### SUPPLIED MATERIAL ###

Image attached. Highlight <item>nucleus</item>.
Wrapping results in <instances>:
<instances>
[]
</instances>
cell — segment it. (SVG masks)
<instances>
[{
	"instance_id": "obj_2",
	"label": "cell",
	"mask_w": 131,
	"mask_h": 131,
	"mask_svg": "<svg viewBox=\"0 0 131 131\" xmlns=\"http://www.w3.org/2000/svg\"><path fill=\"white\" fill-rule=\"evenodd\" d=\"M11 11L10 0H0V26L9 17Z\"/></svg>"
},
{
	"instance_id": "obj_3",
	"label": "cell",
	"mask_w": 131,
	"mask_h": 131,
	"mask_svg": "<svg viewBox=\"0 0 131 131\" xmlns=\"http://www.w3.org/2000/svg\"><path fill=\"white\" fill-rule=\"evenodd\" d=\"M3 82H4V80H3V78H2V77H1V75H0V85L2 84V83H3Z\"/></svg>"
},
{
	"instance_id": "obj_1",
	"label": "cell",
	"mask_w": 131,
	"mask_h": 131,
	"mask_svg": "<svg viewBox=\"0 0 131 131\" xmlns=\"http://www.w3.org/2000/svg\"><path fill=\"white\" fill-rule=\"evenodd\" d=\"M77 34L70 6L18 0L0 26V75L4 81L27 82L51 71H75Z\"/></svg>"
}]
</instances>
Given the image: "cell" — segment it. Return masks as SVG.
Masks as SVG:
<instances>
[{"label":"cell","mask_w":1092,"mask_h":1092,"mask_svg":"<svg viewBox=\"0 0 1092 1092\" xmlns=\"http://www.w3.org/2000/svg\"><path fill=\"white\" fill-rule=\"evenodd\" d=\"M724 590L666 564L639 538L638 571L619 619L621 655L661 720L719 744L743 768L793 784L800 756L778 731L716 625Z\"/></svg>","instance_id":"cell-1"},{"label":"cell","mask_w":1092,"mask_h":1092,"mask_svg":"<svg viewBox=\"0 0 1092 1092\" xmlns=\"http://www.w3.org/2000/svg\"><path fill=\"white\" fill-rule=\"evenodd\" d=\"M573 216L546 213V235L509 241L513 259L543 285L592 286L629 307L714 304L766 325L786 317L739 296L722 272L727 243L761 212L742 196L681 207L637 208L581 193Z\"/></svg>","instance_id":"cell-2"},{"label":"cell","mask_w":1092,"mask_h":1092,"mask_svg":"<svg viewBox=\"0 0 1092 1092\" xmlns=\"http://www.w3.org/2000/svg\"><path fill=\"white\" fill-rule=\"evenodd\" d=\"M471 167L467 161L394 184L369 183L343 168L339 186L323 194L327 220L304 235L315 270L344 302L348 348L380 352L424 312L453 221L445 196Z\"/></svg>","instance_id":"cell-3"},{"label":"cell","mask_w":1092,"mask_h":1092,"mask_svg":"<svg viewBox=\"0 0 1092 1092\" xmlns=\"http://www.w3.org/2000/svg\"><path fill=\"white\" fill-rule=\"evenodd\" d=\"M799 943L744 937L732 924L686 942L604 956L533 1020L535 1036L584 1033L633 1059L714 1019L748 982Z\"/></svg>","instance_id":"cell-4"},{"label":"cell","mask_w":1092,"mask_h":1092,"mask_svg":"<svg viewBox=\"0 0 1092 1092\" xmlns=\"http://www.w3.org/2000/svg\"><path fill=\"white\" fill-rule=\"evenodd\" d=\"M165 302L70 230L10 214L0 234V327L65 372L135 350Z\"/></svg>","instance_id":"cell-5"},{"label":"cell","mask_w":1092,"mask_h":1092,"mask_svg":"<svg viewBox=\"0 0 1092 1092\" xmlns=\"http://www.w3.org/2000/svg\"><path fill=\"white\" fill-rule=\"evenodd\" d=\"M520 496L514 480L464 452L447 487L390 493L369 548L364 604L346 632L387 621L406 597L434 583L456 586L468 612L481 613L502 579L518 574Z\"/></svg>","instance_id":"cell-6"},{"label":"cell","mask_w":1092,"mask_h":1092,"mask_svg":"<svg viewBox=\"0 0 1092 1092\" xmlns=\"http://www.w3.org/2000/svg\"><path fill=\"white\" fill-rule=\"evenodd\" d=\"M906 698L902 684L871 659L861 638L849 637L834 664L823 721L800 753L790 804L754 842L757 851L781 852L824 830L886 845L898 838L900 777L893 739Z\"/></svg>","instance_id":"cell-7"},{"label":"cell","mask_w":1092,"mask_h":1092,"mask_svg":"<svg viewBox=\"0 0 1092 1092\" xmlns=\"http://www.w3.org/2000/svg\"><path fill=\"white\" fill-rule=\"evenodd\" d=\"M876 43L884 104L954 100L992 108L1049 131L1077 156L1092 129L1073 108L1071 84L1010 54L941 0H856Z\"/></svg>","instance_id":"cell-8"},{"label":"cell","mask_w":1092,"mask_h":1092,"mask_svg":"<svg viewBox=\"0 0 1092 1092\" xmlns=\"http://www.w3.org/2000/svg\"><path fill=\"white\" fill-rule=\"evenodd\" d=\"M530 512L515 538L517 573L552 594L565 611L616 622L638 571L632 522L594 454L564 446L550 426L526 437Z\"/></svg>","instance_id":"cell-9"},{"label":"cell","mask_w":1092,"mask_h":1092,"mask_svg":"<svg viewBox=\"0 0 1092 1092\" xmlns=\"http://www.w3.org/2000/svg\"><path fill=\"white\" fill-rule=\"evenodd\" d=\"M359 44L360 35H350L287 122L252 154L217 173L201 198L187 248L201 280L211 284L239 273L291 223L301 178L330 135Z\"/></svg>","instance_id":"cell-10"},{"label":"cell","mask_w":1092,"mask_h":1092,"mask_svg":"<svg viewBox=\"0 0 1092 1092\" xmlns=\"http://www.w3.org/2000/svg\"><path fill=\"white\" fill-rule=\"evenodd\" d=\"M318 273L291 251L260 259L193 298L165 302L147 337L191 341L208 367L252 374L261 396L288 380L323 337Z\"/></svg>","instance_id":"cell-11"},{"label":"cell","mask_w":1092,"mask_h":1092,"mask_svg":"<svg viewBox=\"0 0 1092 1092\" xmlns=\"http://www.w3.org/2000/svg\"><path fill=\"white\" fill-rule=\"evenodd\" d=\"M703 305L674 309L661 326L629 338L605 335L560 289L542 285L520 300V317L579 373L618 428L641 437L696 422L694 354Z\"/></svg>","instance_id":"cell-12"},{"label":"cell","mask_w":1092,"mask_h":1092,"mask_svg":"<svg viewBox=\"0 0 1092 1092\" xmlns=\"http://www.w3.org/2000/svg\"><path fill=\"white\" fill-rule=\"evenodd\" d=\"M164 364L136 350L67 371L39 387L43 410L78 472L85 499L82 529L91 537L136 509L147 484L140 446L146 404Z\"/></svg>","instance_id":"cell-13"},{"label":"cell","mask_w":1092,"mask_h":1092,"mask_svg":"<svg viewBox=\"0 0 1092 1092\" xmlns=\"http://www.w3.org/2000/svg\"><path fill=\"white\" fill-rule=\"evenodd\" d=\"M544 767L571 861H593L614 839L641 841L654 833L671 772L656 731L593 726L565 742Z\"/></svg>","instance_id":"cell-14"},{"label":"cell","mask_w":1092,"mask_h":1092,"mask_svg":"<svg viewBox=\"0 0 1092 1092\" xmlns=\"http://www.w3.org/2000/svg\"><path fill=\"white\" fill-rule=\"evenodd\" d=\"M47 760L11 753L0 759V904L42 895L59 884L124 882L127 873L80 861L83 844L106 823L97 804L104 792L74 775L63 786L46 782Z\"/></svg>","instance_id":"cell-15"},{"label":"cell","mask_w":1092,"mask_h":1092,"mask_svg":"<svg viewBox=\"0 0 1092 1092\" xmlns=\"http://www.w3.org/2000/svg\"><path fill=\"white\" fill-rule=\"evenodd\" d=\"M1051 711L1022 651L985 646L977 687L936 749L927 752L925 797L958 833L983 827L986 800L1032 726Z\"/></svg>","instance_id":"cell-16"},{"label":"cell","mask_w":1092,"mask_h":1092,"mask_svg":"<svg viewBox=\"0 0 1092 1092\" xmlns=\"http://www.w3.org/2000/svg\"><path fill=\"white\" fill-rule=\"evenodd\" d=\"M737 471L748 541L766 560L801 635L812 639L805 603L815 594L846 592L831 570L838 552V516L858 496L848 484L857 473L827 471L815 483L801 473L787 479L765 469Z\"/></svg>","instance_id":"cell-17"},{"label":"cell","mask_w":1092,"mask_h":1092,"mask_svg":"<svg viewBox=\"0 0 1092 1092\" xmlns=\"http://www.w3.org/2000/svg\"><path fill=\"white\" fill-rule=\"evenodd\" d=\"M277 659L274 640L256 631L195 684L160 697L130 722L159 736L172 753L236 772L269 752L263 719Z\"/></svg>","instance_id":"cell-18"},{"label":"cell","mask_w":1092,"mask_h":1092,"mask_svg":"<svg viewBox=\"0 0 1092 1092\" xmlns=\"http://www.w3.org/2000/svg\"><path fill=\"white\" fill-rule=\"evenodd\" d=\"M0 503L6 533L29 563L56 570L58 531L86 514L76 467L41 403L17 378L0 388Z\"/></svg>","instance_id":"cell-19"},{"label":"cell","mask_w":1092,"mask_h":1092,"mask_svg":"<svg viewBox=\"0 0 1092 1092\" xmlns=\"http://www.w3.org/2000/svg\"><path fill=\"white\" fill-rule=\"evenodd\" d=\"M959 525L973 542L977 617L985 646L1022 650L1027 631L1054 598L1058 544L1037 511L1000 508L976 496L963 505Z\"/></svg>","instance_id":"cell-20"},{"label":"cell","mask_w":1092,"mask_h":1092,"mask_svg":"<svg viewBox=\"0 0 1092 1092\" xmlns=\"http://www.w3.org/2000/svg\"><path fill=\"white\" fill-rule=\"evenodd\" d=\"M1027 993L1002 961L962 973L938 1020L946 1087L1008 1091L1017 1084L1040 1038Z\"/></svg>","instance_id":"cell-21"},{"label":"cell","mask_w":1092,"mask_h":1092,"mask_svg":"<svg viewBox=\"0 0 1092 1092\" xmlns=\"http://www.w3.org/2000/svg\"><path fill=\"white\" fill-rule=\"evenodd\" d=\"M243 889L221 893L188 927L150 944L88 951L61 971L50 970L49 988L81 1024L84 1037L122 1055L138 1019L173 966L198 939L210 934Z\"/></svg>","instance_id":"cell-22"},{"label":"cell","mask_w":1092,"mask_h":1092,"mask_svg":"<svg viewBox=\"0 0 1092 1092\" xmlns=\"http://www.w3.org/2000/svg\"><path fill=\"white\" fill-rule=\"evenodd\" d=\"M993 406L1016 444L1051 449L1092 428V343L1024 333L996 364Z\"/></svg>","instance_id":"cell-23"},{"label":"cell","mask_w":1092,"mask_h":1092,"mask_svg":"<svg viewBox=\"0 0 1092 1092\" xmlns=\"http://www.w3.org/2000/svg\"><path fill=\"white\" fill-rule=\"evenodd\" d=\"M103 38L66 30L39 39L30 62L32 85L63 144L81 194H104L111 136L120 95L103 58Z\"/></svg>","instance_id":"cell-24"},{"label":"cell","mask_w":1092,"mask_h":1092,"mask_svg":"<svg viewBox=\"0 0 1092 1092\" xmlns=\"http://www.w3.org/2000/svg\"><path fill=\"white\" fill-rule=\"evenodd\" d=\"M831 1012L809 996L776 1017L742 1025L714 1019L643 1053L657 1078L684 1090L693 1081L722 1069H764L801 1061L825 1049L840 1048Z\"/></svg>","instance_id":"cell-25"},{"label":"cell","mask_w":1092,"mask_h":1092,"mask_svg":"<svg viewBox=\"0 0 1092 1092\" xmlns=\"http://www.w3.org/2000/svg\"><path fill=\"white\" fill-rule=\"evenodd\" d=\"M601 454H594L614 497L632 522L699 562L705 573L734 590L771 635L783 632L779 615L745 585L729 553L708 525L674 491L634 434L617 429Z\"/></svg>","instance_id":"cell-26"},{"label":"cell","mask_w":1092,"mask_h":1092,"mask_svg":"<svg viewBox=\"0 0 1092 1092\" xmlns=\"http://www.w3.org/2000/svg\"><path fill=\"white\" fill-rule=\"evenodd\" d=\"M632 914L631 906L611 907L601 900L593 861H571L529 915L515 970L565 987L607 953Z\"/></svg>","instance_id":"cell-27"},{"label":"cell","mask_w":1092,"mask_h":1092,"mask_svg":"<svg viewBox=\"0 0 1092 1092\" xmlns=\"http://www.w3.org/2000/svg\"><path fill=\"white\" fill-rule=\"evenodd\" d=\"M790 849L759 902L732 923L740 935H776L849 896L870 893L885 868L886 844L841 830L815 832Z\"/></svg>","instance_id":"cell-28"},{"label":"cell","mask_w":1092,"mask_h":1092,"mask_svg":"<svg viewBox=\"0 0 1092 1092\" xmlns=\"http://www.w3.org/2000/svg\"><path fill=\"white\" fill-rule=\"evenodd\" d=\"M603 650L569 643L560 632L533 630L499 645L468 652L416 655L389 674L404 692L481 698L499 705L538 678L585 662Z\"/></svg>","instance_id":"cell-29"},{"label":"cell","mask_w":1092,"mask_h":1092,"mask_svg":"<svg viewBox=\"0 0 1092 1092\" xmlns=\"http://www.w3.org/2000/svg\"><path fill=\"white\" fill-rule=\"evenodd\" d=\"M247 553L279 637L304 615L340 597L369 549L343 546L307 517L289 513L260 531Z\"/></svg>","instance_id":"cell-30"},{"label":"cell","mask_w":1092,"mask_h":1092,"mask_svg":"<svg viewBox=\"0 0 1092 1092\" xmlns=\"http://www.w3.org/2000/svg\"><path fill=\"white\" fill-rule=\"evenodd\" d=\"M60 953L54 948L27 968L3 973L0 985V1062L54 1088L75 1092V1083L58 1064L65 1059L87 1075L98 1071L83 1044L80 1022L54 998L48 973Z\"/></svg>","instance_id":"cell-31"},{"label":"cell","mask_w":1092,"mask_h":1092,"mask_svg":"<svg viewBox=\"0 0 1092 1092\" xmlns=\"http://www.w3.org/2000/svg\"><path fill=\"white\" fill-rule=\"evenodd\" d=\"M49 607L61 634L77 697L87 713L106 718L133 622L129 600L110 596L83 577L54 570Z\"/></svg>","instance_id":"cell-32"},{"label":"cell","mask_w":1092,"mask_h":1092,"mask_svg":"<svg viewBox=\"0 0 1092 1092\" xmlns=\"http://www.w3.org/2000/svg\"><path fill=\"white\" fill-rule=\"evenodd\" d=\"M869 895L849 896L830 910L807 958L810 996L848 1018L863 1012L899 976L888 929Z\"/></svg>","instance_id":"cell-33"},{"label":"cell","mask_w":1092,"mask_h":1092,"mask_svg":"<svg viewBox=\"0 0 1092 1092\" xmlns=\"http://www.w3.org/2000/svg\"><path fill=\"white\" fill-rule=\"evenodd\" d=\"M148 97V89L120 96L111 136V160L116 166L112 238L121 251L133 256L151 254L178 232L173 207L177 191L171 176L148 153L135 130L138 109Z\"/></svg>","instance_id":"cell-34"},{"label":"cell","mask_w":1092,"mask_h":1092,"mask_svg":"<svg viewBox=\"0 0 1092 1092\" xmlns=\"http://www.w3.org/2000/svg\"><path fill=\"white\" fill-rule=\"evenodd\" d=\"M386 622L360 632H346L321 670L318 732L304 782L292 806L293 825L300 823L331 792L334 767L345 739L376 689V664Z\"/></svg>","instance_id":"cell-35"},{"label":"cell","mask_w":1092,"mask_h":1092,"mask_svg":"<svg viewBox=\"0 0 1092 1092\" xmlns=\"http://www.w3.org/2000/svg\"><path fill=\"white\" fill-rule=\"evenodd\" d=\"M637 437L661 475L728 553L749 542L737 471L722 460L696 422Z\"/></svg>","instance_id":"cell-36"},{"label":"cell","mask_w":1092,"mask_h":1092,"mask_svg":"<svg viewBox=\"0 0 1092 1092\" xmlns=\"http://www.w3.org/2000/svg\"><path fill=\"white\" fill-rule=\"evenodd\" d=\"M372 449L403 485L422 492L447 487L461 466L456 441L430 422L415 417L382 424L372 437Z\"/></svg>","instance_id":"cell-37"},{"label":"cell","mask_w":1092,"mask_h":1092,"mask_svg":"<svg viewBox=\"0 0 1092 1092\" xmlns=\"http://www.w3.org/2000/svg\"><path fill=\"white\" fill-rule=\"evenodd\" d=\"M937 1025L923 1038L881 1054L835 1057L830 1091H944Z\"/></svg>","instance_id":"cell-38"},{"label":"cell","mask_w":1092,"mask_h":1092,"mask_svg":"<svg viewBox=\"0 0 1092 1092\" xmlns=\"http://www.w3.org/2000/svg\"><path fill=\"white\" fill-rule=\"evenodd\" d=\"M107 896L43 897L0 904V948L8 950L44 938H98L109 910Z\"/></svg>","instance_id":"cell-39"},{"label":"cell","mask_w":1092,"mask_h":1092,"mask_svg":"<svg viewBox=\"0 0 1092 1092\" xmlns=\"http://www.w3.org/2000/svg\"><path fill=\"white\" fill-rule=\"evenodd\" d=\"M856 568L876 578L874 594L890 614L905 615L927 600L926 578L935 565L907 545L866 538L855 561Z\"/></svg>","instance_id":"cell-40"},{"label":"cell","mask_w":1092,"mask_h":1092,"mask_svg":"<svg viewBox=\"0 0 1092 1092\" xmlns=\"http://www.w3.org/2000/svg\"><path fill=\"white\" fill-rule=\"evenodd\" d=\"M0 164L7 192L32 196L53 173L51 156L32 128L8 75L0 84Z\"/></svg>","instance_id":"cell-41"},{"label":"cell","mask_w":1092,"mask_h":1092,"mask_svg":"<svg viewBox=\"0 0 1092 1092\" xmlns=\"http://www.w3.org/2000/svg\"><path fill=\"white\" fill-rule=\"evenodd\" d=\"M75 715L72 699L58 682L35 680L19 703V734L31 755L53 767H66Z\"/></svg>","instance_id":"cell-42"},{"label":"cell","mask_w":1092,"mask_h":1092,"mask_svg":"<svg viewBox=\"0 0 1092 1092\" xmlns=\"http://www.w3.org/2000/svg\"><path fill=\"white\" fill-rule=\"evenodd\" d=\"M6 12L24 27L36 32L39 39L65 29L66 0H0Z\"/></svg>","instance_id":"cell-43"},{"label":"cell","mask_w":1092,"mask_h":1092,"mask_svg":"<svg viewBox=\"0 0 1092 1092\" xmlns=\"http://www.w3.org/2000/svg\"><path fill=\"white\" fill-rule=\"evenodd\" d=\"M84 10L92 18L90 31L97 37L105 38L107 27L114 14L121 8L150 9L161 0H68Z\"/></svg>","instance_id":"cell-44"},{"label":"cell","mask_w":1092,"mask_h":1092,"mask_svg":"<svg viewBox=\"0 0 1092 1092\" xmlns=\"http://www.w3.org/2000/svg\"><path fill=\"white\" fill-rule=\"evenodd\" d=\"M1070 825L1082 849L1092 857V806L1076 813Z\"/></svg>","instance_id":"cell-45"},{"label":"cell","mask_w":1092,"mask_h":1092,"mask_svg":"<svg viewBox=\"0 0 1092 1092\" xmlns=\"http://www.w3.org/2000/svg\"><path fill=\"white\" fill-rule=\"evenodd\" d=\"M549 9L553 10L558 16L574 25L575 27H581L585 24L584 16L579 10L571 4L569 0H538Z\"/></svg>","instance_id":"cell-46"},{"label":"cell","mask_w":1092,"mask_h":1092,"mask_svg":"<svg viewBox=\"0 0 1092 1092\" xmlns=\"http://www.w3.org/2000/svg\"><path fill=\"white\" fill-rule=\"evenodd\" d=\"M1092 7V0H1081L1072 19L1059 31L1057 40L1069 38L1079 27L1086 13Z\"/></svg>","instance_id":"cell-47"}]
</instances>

###

> **WRITTEN TASK**
How many lines in the listing above contain the string "segment", with case taken into account? Reply with the number alone.

> **SOLVED EXERCISE**
2